百年たとうと目的の技術を見つけられればいいのだ、ある意味気楽ではあった。
「我らが無為に時間を過ごす間、向こうの時間はどうなるのだ?」
「大丈夫大丈夫、そもそも時間移動なんだから、帰ってくる時間は出来るだけ近い未来に設定すればいいのさ」
「同じ時間などは無理なのか?」
「ああ、細かい調整は無理のようだね。というか使うのは君なんだからわかるでしょ?」
「確かに。同じ時間では強固な反発が生じるようだ」
「パラドックスを防止するためにいろいろ防衛機構があるっぽいねぇ。
もっと調べたいところだけど、僕には優先事項があるからねぇ」
「とりあえずは任せよう」
「貴方に言われずとも、博士はいつも真剣に取り組んでいます」
「気にしなくていいよウーノ、僕らの間ではこういう会話が普通なんだから」
「はい……」
そう、北辰とスカリエッティはどこかツーカーのような部分があった。
波長が合うというのだろうか、目指すものは違う、北辰にとってもスカリエッティにとっても互いにいずれは切り捨てる存在だ。
それでも、互いに純粋に、いや狂的に求めるものがある、そのためだろう。
互いにどこかで通じているようにも見えた。
それがウーノには気に入らない、どこかでスカリエッティにとっての一番は自分でありたいとの思いがある。

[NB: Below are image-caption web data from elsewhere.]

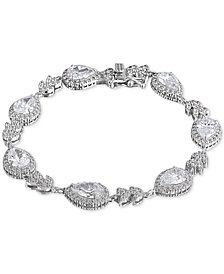 Giani Bernini Cubic Zirconia Teardrop Link Bracelet in Sterling Silver, Created for Macy's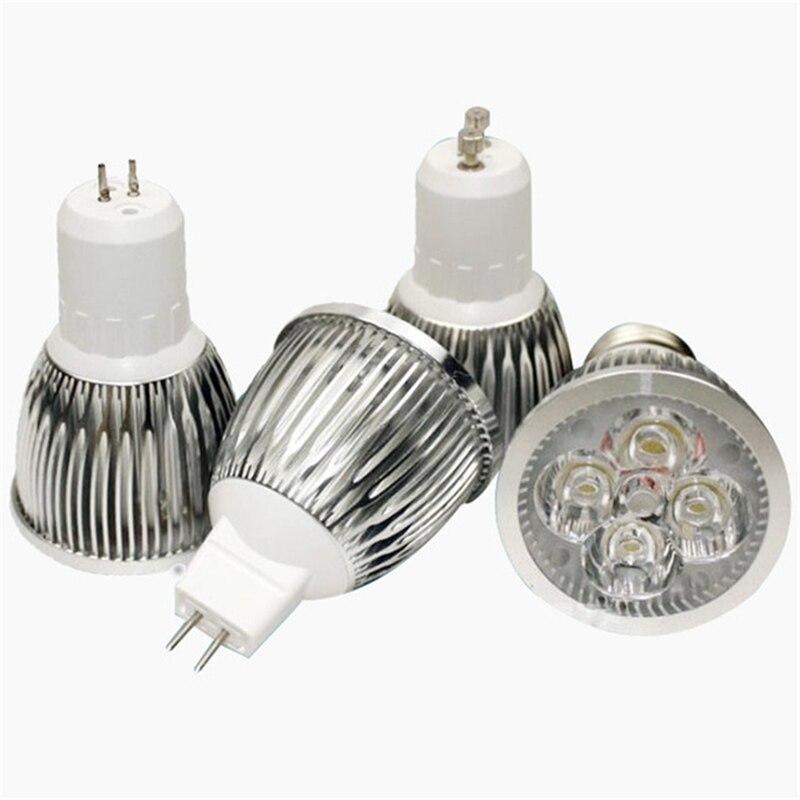 12v Gu10 Led Bulb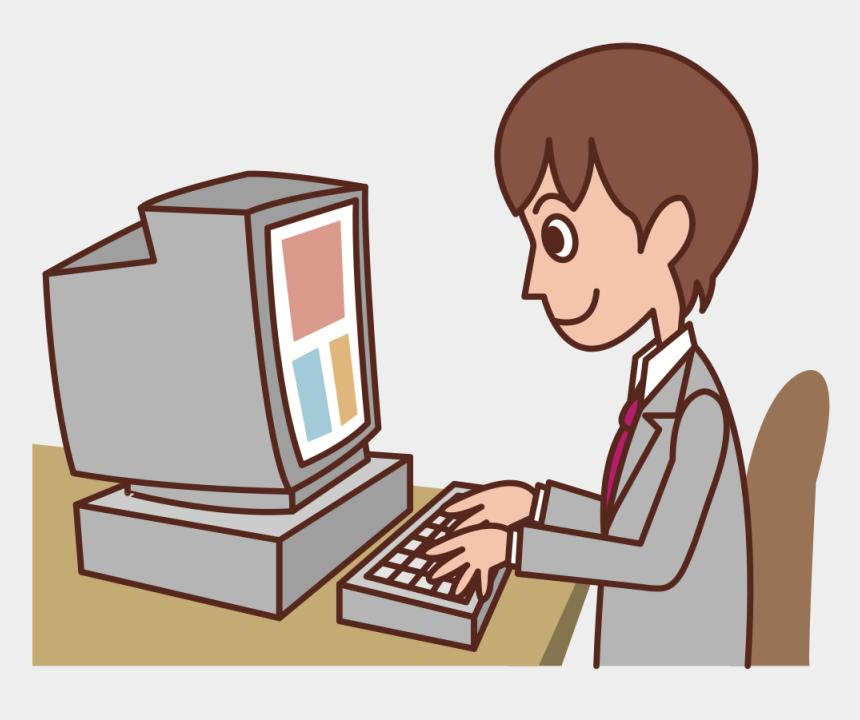 computers cliparts, Cartoons - User Personal Computer Diagram Clip Art Christmas - Computer User Clipart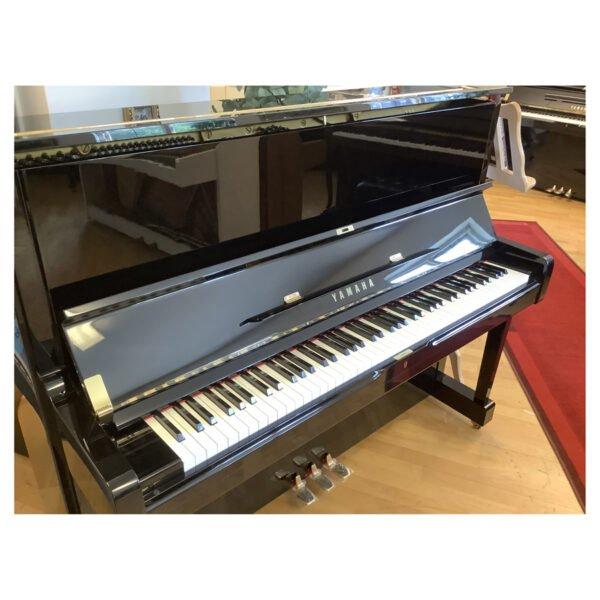 Piano Yamaha U1   Polerad svart - 2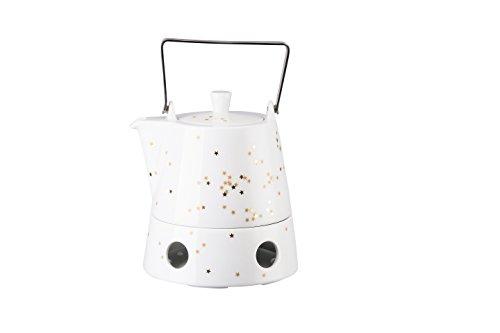 Arzberg Sternenzauber Teekanne 3-teilig, 6 Personen, 1,10 L, Porzellan, Weiß, 17 x 17 x 15 cm
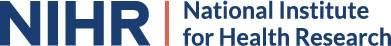 NIHR Logo 14 March 2019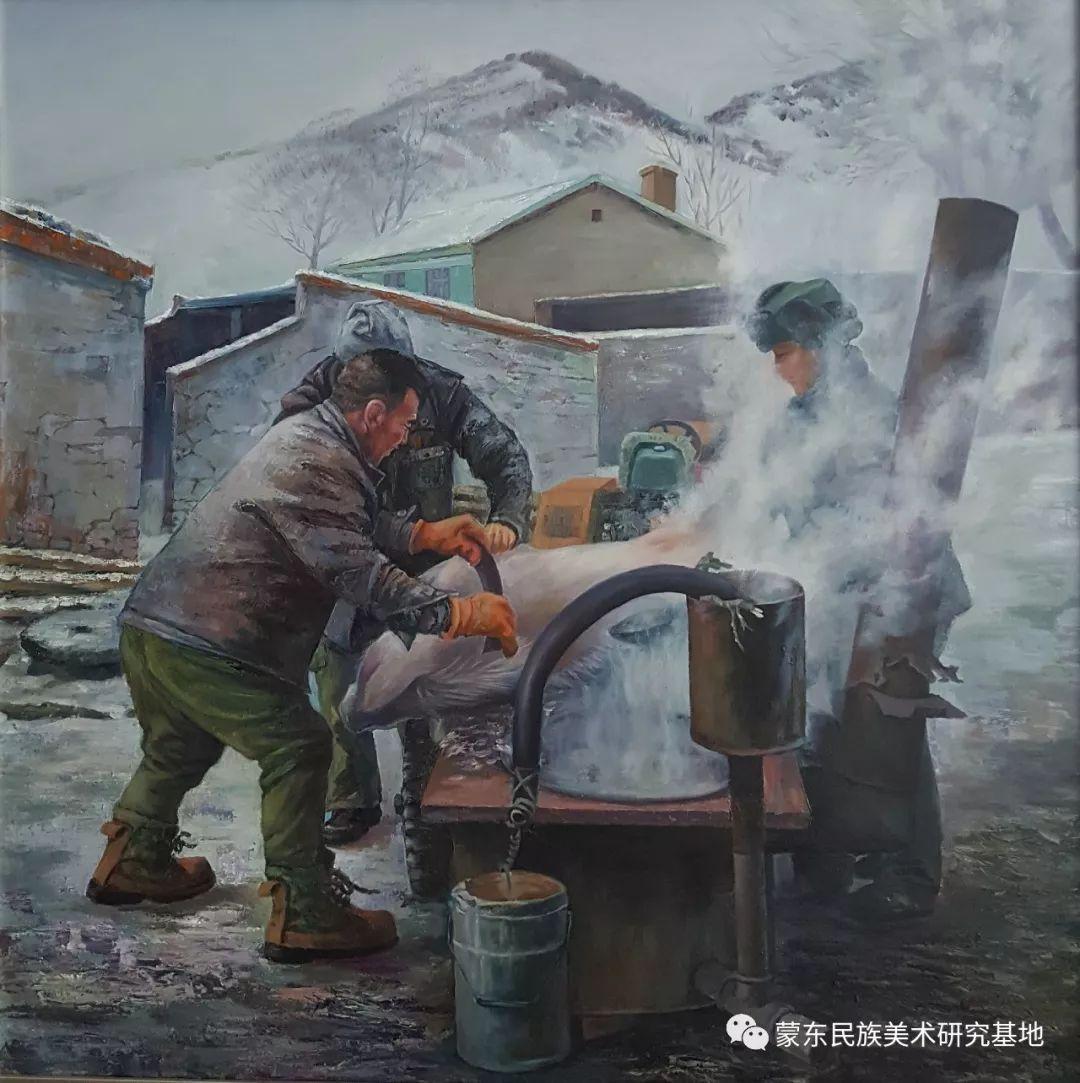 巴图油画作品——中国少数民族美术促进会,蒙东民族美术研究基地画家系列 第13张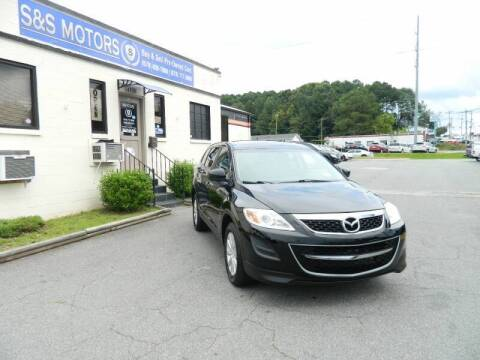2010 Mazda CX-9 for sale at S & S Motors in Marietta GA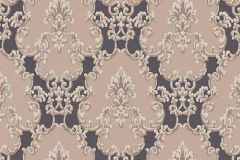 6376-11 cikkszámú tapéta.Barokk-klasszikus,csillámos,különleges felületű,barna,bézs-drapp,lemosható,vlies tapéta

感情が薄いとはいえ、ウーノはスカリエッティの遺伝子を元に作られた存在だ。
同じ紫色の髪がその証拠、それだけに、父親に対する思慕に似た感情は存在しているのかもしれない。
「さて、仕込みはこんなところですわね」
「あらクアットロ、頑張ってるわね」
「はぁい、ドゥーエ姉様の引き継ぎですもの、はりきってこなしますわ♪」
「それはありがたいわ、これで安心して私も次の任務につけそう」
「えっ……しばらくご一緒ではないんですの?」
クアットロは驚いて振り向く、スカリエッティは今過去へと飛んでいる。
つまり命令をする者はいないのだ、今はこの近隣の次元世界にいる人間たちの足止めを兼ねて戦争を起こすこと。
それ以外は特に命令はないはずだ。
「まあ普通の任務とはちょっと違うんだけどね」
「どういう意味ですの?」
「人探し……ね」
「人探しというと……まさか……」
「私達はあの世界の住人とはかなりご縁があるようね」
「ああ……それで博士は急いでいたんですのね」
「そういうことよ」
出来ればそういう事態は勘弁してほしかった。
もしも起こったなら、彼女らの戦力ではとても渡り合えないだろう。
何万という艦隊を編成出来る世界なのだから、軍事力は管理局にこそ及ばないかもしれないが……。
敵対している連盟などと連携されでもされれば……。
「がんばってくださいお姉さま」
「現金なところも好きよクアットロ」
そういって頭をぽんぽんとなでられる。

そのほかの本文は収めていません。